Swiss franc


The Swiss franc is the official currency of Switzerland and Liechtenstein. Today it is the only currency that retains its denomination in francs on European territory.

Within the European territory, the existence of the Swiss franc as legal tender stands out especially given the expansion and prevalence of the use of the euro as a common currency among the different territories of the continent.

This coin has been considered in recent decades as one of the most stable and secure. Its stability and security are largely due to Switzerland's political and economic position. It also highlights its important interrelation role with European economic policies and its complex fiscal and monetary system.
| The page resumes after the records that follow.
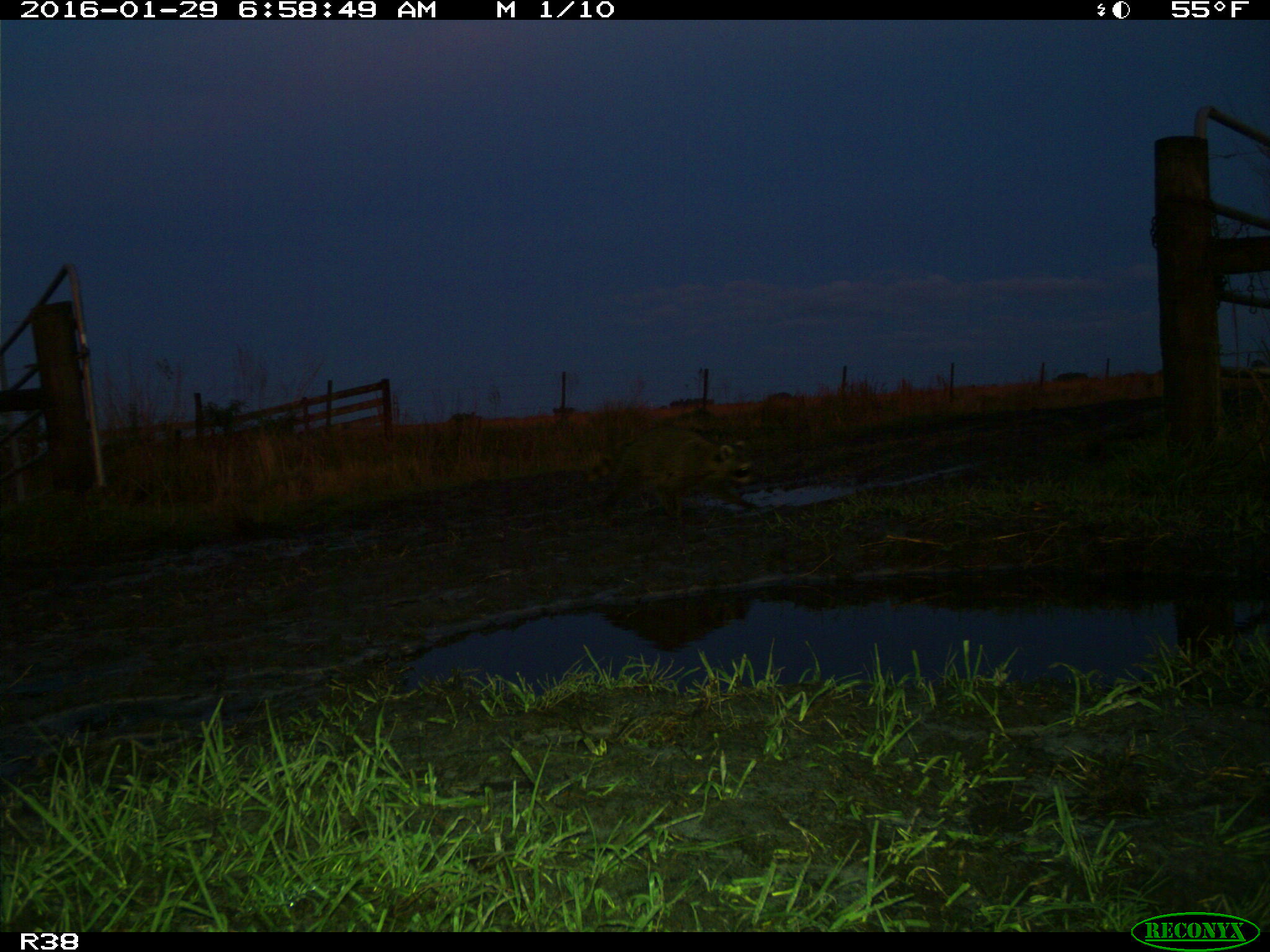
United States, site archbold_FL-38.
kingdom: Animalia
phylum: Chordata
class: Mammalia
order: Carnivora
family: Procyonidae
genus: Procyon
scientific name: Procyon lotor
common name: common raccoon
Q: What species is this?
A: Procyon lotor (common raccoon).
In that sense, it is considered as a kind of refuge for foreign investment. They seek their stability when it comes to achieving profitability based on the good economic position of Switzerland and Liechtenstein and their remarkable gold reserves maintained.
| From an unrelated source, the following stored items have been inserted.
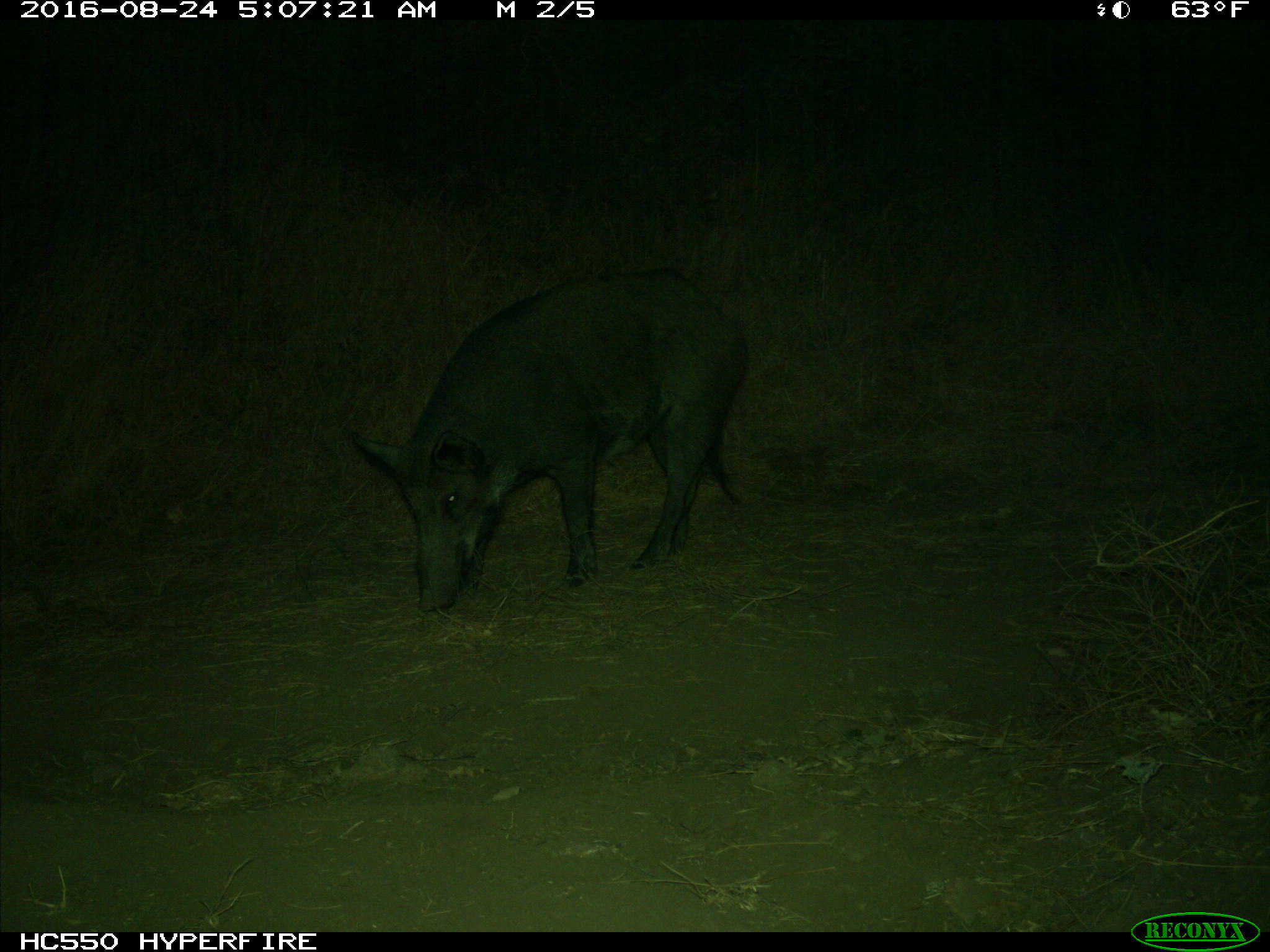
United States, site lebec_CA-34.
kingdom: Animalia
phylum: Chordata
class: Mammalia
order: Artiodactyla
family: Suidae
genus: Sus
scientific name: Sus scrofa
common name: wild boar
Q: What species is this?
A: Sus scrofa (wild boar).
The abbreviated term for the Swiss franc is CHF within the banking and currency markets. Alternatively, its currency symbol is Fr, which is its most colloquial use in everyday life or in the media.

Appearance and history of the Swiss franc

The Swiss franc appeared and was adapted as an official currency in Switzerland in 1850. Its origin responds to the replacement of the previous Swiss cantons. The cantons had a more territorial or regional nature for each zone.

Until then, a large number of currencies had coexisted, which significantly complicated the day-to-day economy due to the poor cohesion of the Swiss monetary system. From that moment, only the Federal Government would have the legal power to issue the Swiss franc as the only legal tender.

Main characteristics of the Swiss franc

This coin stands out mainly for a series of qualities such as:

  • It is rarely affected by inflationary changes. See inflation
  • It has bills of 10, 20, 50, 100, 200 or 1,000. As for coins, coins of 1, 2 and 5 francs and 5, 10, 20 or 50 cents are in legal tender.
  • In addition to being the official currency in Switzerland and Liechtenstein, they are used in other areas. For example, Swiss francs are also legally used in certain areas of Italy (Campione d'Italia) and Germany (Büsingen am Hochrhein).
  • Formally, the Swiss National Bank is the institution in charge of issuing banknotes. For its part, the federal Swissmint creates and puts the coins into circulation.